Thank you for that suggestion- yes, I am familiar with L'Hospital's Rule. But this problem is in the textbook well before it introduces L'Hospital's Rule, so there must be a way to find the limit algebraically?

Have you learned about L’Hospital’s Rule?

When substitution leads to 0/0 or ∞/∞, then:

 

[Deleted member 4993]

Thank you for that suggestion- yes, I am familiar with L'Hospital's Rule. But this problem is in the textbook well before it introduces L'Hospital's Rule, so there must be a way to find the limit algebraically?

Yes ... there is a way.

Factorize (√x - x²) - in terms of (1-√x) → then

eliminate (1-√x) from the denominator.

 

[Nicole Hawley]

Yes ... there is a way.

Factorize (√x - x²) - in terms of (1-√x) → then

eliminate (1-√x) from the denominator.

But that's the problem... I can't find a way to factor the numerator in terms of (1-√x)

 

[Deleted member 4993]

But that's the problem... I can't find a way to factor the numerator in terms of (1-√x)

Start with a substitution:

u = √x → u² = x → u⁴ = x²

Now continue and show your work...

 

[Nicole Hawley]

Start with a substitution:

u = √x → u² = x → u⁴ = x²

Now continue and show your work...

Using that substitution, the equation becomes:

(u-u⁴)/(1-u)

Recognizing the numerator is the difference of two squares, I could factor:

[(u^1/2 - u²)(u^1/2 + u²)]/ (1-u)

But I don't see how that helps me, and I can't think of any other way to factor to help me, either.

 

[ksdhart2]

Using that substitution, the equation becomes:

(u-u⁴)/(1-u)

Recognizing the numerator is the difference of two squares, I could factor:

[(u^1/2 - u²)(u^1/2 + u²)]/ (1-u)

But I don't see how that helps me, and I can't think of any other way to factor to help me, either.
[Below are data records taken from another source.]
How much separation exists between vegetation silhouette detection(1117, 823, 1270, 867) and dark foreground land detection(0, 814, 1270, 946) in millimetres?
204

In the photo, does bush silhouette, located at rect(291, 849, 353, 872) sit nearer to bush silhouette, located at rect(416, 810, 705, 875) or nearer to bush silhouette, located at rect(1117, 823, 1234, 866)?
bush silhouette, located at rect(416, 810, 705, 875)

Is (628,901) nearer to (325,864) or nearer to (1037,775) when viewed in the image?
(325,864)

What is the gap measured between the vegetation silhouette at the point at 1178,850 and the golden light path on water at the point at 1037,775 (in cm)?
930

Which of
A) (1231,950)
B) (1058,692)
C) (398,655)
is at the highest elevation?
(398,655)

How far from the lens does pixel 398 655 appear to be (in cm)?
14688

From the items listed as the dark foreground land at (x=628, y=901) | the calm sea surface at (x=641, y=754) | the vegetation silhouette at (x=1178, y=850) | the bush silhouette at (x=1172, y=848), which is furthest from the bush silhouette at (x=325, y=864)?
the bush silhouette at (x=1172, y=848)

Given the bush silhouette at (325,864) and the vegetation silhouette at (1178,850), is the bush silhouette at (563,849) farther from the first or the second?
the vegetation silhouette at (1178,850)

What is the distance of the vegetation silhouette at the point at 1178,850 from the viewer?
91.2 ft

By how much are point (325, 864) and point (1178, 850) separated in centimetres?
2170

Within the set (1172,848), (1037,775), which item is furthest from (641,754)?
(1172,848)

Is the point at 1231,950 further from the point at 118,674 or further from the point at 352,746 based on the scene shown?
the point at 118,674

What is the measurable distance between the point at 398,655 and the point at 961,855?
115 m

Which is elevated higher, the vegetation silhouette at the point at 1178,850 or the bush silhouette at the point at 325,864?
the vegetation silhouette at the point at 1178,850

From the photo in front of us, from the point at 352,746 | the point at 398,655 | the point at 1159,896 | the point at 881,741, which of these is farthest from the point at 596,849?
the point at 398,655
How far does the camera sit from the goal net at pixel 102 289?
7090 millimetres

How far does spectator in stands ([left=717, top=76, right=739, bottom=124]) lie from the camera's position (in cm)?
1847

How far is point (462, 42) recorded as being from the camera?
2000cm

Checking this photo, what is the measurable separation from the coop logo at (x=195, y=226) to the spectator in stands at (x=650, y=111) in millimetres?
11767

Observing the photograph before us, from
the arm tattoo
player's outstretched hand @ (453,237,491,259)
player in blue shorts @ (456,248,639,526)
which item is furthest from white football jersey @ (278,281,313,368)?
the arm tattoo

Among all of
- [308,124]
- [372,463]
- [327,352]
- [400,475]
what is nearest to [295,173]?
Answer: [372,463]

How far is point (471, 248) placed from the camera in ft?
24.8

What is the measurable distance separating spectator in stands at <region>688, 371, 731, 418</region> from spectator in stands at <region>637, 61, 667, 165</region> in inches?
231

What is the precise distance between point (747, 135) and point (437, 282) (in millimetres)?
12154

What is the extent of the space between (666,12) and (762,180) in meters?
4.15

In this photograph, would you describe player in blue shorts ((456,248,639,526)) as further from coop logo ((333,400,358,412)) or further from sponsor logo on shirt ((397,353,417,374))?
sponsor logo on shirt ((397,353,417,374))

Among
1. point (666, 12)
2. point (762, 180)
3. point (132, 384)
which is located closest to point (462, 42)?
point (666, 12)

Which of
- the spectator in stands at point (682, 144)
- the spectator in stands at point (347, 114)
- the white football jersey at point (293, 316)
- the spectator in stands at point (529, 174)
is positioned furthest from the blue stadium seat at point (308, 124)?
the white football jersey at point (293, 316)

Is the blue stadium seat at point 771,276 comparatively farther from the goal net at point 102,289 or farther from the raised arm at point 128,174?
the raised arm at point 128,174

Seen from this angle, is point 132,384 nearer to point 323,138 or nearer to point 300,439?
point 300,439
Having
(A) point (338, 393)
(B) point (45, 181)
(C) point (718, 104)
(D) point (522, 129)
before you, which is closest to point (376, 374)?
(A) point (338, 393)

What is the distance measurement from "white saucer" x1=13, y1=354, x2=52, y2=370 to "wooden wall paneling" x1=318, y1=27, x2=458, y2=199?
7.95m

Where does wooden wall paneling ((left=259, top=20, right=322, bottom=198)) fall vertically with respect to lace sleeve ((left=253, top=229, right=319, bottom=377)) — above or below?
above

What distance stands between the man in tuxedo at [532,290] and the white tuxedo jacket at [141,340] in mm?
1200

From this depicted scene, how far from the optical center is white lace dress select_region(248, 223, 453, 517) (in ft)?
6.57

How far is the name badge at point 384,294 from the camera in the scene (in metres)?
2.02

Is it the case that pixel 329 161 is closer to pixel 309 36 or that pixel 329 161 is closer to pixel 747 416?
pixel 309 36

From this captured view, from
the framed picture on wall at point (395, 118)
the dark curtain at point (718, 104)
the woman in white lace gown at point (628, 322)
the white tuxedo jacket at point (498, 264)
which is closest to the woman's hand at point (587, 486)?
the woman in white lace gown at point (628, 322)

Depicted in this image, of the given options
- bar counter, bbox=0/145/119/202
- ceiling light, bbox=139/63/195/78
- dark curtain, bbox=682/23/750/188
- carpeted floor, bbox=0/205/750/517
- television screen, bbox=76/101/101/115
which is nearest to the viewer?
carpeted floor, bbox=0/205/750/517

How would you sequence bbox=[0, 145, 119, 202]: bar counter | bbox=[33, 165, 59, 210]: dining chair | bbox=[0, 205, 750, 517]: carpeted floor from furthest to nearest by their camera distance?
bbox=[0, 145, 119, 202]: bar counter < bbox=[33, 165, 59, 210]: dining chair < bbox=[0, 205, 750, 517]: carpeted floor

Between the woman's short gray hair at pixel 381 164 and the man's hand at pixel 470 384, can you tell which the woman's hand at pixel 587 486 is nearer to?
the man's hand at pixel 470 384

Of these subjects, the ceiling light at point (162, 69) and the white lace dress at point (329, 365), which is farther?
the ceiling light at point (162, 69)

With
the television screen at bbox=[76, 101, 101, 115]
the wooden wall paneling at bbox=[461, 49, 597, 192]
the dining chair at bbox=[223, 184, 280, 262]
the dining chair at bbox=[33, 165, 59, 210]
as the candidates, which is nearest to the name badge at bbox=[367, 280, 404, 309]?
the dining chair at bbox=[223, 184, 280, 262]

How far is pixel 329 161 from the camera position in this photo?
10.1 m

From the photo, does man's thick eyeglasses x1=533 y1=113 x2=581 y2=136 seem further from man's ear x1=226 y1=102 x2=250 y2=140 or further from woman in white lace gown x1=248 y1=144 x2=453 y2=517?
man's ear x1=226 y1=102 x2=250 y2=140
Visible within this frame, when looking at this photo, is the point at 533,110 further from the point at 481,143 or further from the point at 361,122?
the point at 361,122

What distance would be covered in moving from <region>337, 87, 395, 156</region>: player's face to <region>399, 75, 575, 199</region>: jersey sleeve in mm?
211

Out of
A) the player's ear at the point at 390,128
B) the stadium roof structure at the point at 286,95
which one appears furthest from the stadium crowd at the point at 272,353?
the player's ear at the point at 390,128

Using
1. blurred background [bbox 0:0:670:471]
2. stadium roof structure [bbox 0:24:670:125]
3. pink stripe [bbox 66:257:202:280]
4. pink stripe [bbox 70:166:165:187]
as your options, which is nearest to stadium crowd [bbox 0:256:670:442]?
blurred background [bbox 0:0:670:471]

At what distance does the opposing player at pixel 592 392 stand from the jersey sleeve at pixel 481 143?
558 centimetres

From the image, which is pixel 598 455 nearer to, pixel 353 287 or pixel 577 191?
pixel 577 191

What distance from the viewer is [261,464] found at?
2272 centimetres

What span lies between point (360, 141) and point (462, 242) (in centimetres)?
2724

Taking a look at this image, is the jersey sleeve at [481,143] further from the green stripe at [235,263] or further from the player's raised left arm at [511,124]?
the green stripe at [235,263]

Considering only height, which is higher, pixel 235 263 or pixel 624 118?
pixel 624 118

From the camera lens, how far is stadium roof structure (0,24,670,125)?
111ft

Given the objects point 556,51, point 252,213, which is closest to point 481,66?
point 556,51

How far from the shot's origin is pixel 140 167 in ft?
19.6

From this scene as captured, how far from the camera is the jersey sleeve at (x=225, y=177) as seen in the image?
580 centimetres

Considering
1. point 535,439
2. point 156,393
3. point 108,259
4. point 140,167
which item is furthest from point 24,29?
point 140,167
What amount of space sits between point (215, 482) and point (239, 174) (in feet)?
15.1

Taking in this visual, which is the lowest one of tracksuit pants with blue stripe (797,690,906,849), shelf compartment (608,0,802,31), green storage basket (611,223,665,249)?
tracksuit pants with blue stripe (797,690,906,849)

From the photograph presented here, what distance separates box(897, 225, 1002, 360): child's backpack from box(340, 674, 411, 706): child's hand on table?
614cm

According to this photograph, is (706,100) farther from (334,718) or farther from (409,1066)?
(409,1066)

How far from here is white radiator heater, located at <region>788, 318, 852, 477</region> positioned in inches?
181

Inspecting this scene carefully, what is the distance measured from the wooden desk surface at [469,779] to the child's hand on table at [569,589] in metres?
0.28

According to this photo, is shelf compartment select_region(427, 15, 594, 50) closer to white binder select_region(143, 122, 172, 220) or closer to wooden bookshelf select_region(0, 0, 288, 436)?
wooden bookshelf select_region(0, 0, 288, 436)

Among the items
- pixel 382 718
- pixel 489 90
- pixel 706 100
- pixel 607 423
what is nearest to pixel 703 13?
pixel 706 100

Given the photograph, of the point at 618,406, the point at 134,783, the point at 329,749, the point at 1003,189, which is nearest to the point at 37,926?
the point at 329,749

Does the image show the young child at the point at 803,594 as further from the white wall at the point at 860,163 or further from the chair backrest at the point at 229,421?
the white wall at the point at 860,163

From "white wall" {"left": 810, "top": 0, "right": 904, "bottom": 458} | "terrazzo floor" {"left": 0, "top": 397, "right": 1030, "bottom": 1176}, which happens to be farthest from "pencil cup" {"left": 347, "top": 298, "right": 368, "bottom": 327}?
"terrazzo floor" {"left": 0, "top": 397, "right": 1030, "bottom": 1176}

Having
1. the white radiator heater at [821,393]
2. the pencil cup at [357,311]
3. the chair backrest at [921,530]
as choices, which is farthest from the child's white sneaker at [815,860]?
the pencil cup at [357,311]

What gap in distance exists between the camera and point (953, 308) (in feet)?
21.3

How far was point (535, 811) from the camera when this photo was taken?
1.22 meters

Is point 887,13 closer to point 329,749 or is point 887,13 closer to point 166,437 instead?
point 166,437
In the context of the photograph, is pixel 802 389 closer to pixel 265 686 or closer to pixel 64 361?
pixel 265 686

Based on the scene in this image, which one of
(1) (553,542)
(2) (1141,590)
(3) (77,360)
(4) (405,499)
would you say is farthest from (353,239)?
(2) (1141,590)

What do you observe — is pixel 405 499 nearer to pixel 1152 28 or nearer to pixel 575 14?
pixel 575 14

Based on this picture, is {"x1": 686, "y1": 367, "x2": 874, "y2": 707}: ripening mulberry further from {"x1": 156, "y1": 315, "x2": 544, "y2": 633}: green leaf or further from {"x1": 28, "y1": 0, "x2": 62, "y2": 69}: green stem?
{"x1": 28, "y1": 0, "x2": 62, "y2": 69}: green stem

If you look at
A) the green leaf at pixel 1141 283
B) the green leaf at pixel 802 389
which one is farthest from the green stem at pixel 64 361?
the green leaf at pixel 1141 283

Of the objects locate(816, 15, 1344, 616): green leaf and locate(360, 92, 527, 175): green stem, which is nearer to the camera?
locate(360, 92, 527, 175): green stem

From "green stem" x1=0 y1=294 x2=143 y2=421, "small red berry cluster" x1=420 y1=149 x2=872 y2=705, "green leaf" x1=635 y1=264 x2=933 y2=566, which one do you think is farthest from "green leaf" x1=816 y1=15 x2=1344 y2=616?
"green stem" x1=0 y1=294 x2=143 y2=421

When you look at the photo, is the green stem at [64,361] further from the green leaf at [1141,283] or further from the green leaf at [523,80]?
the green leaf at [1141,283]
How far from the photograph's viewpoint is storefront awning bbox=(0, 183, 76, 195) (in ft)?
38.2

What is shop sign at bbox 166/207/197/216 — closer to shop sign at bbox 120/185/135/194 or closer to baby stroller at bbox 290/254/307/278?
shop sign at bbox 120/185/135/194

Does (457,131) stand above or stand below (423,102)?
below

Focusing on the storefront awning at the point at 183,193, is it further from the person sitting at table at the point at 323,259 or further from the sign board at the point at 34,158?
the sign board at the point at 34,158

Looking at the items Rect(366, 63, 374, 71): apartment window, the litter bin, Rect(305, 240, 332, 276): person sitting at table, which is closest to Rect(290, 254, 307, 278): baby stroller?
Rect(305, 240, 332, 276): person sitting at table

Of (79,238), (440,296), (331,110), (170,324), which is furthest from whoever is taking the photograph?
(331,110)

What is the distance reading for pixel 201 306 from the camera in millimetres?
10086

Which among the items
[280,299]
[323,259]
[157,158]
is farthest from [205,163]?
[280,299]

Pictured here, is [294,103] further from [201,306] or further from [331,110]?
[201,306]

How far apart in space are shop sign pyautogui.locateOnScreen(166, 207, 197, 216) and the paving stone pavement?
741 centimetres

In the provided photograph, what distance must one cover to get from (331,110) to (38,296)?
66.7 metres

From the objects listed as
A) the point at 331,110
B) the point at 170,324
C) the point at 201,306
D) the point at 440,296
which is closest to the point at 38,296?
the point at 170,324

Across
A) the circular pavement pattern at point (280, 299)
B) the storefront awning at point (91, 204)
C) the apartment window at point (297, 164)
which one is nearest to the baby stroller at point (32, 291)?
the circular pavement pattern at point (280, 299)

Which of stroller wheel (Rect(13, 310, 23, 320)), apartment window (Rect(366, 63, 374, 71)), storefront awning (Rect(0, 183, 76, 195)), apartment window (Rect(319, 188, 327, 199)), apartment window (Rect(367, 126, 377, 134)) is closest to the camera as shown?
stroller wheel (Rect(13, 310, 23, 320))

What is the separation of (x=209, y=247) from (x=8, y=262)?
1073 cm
Actually, I wouldn't use the difference of squares formula. That will only lead you further down the rabbit hole and have you chasing your tail some more. Instead, I'd begin by factoring out a u from the numerator. \(\displaystyle \dfrac{u(1-u^3)}{1-u}\). Then use the difference of cubes formula. Where does that lead you?

 

[Nicole Hawley]

Actually, I wouldn't use the difference of squares formula. That will only lead you further down the rabbit hole and have you chasing your tail some more. Instead, I'd begin by factoring out a u from the numerator. \(\displaystyle \dfrac{u(1-u^3)}{1-u}\). Then use the difference of cubes formula. Where does that lead you?

Oh wow! I've been staring at this problem for the past couple of days, but I don't think I would have thought to factor it that way no matter how long I looked at it. Thank you so much!!